“Ogni individuo ha diritto alla libertà di opinione e di espressione incluso il diritto di non essere molestato per la propria opinione e quello di cercare, ricevere e diffondere informazioni e idee attraverso ogni mezzo e senza riguardo a frontiere.”
– Articolo n° 19 della Dichiarazione dei Diritti Umani dell’ONU.
Belle parole, senza dubbio. Ma non sempre vere.
In Occidente la libertà di parola è spesso data per scontata, e questo porta molti ad esprimersi senza “filtri”, riversando sul web i propri pensieri e le proprie idee senza tener conto delle conseguenze che questo comporta. In altre parti del mondo, invece, vi è una totale assenza di questo fondamentale diritto. Ma cosa avverrebbe se a tutti fosse data la possibilità di esprimersi liberamente? Già nell’antica Grecia la libertà di parola (parresìa) era ritenuta la condizione fondamentale per essere pienamente considerati cittadini, per così dire una “conditio sine qua non”: essa era un diritto inalienabile di ogni libero cittadino. Anzi, siccome era riservata a un ristretto numero di individui, era ritenuta così importante che disporne e non usufruirne era considerato socialmente spregevole. Questo avveniva perché i greci ritenevano che solo coloro che erano in grado di comunicare chiaramente e in modo convincente fossero degli autentici cittadini della loro comunità, nella quale le arti oratorie avevano una grande importanza. Loro, così come i romani, consideravano la parola un efficace strumento per sollevare le masse, tanto che, per lungo tempo, a Roma si evitò la costruzione di teatri o simili edifici pubblici di grandi dimensioni, proprio per evitare riunioni e conseguenti rivolte popolari. I nostri antenati avevano già ben compreso la potenza che le parole, se usate abilmente, possono avere.
È facilmente comprensibile dunque come anche i dittatori, nel corso dei secoli, abbiano abolito la libertà di parola e, molto spesso, di stampa nei loro regimi.
Kim Jong-Un, l’attuale dittatore della Corea del Nord, ha represso duramente ogni forma di libera espressione da parte dei cittadini; ha fatto giustiziare decine di giornalisti, ma anche civili che hanno tentato di alzare la voce contro il regime sopprimendo così ogni forma di parresìa. Proprio per questo motivo la Corea del Nord è stata inserita dall’ONU tra le nazioni nelle quali il rispetto dei diritti umani è ai livelli più bassi nel mondo. Purtroppo in altri Paesi la situazione non è migliore: Bangladesh, Iran, Pakistan, Arabia Saudita, Cina; c’è solo l’imbarazzo della scelta.

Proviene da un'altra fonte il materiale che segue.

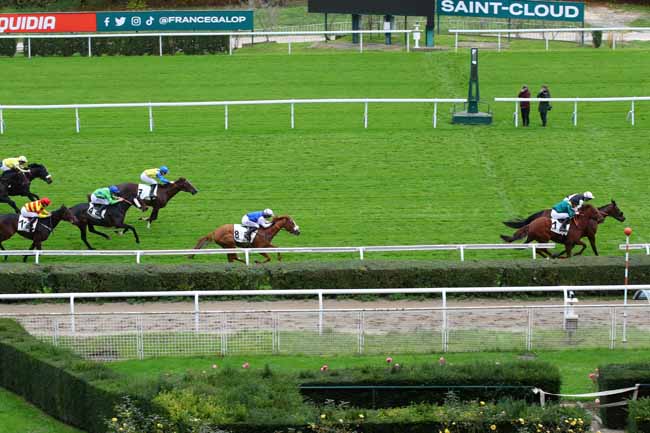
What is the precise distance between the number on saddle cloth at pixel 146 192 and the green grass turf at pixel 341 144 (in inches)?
22.5

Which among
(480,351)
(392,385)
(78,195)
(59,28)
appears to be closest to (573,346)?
(480,351)

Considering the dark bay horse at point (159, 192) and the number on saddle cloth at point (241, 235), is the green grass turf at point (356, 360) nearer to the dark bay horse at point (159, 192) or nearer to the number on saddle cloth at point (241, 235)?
the number on saddle cloth at point (241, 235)

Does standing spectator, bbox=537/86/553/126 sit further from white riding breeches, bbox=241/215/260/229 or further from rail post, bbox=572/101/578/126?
white riding breeches, bbox=241/215/260/229

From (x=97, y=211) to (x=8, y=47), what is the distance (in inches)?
623

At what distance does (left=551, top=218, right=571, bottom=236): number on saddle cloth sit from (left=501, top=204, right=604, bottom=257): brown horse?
0.04 m

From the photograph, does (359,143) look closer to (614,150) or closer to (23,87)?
(614,150)

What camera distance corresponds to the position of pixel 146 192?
21578 millimetres

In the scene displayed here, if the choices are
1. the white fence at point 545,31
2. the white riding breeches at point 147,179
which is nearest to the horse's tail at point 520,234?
the white riding breeches at point 147,179

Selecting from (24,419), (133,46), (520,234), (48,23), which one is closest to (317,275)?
(520,234)

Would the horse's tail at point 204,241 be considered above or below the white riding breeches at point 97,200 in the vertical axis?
below

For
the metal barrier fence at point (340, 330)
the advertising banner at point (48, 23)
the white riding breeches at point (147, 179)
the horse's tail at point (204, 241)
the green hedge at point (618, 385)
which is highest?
the advertising banner at point (48, 23)

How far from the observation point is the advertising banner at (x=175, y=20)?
35.8 m

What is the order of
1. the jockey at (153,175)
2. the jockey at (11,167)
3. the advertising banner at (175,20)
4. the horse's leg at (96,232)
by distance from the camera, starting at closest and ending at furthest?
1. the horse's leg at (96,232)
2. the jockey at (153,175)
3. the jockey at (11,167)
4. the advertising banner at (175,20)

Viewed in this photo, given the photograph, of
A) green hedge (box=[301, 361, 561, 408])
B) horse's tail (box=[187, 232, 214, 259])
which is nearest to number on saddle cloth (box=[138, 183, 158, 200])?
horse's tail (box=[187, 232, 214, 259])
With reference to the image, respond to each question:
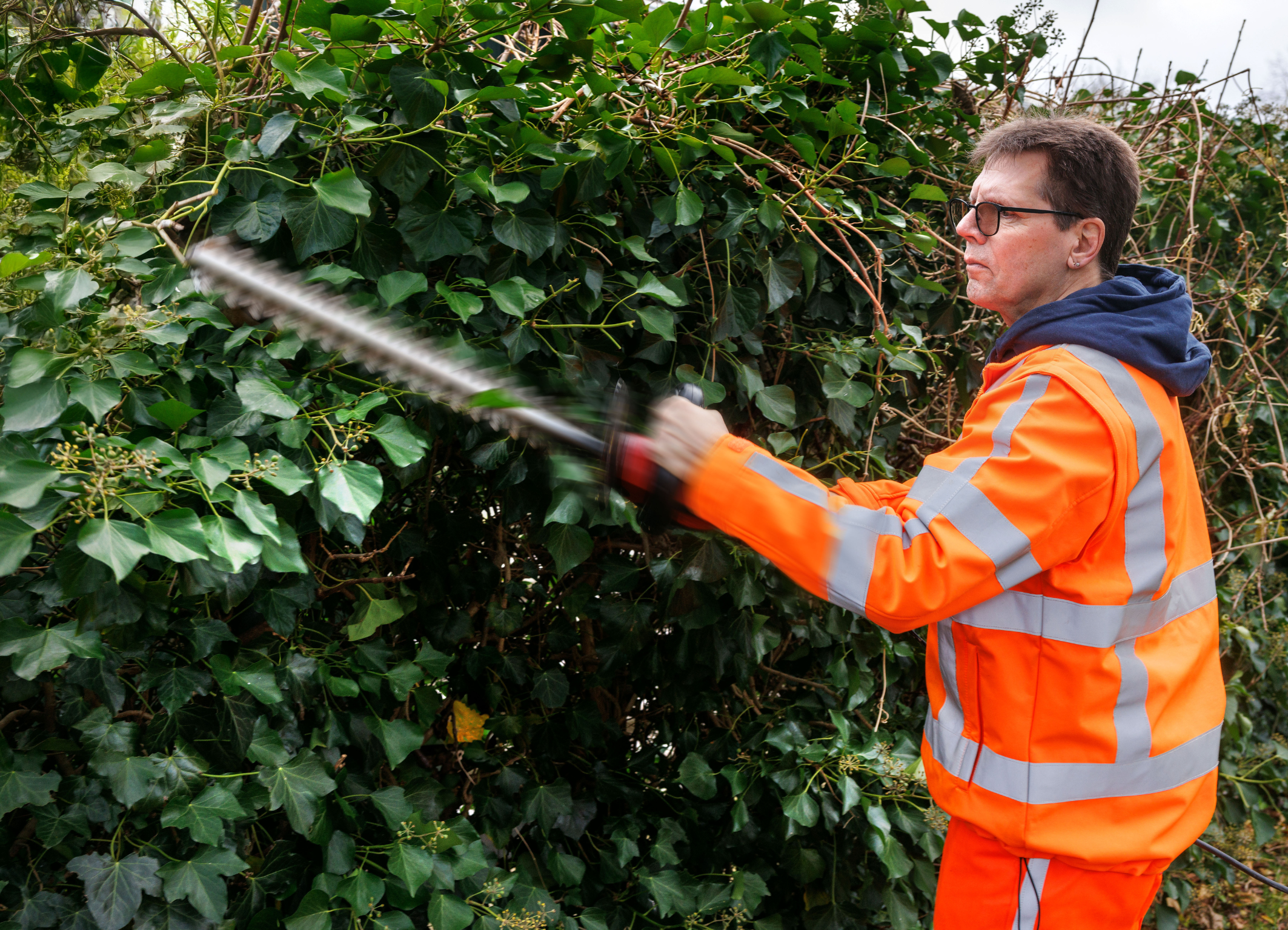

Il problema principale però, molto spesso, non è la mancanza di libertà di parola bensì la mancanza d’istruzione. Ciò porta all’ignoranza circa i propri diritti ed è per questo che molte persone sopportano la loro condizione senza ribellarsi.
Proprio per questa causa si batte Malala Yousafzai, ad oggi il più giovane premio Nobel della Storia. Malala lotta per il diritto all’istruzione e ritiene che esso sia la chiave per migliorare le condizioni in cui versano molti ragazzi pakistani.
Nel suo discorso davanti alla commissione delle Nazioni Unite ha dichiarato che “libri e penne sono le armi di cui i talebani hanno paura”. L’impatto di questa frase è notevole, specie se si considera che un talebano attentò alla vita della giovane pakistana proprio perché ritenuta “responsabile di oscenità” per aver documentato, sul suo blog, la condizione rovinosa in cui versano le donne nel suo paese.
La libertà di parola è, però, un’arma a doppio taglio: se la si ha si rischia di abusarne, ma di certo abolirla non migliora la situazione.
Come può essere considerato un mondo in cui si rischia la vita per esprimere la propria opinione? Come si può a vivere mentre centinaia dei nostri fratelli vengono uccisi per questa causa mentre altri si danno battaglia sul web per decidere quale cantante sia migliore? Come si può vivere nei Paesi in via di sviluppo se in essi persistono questi regimi oppressivi mentre in Occidente ormai chiunque si improvvisa “sofista” in Rete? Potremo mai arrivare ad una situazione di equilibrio fra queste due realtà diametralmente opposte? Forse se ci rendessimo conto dei danni che molti post su internet, spesso razzisti o discriminatori, possano arrecare a un gran numero numero di lettori, questo sarebbe, senza dubbio un ottimo punto di partenza per un mondo, se non migliore, certamente più libero.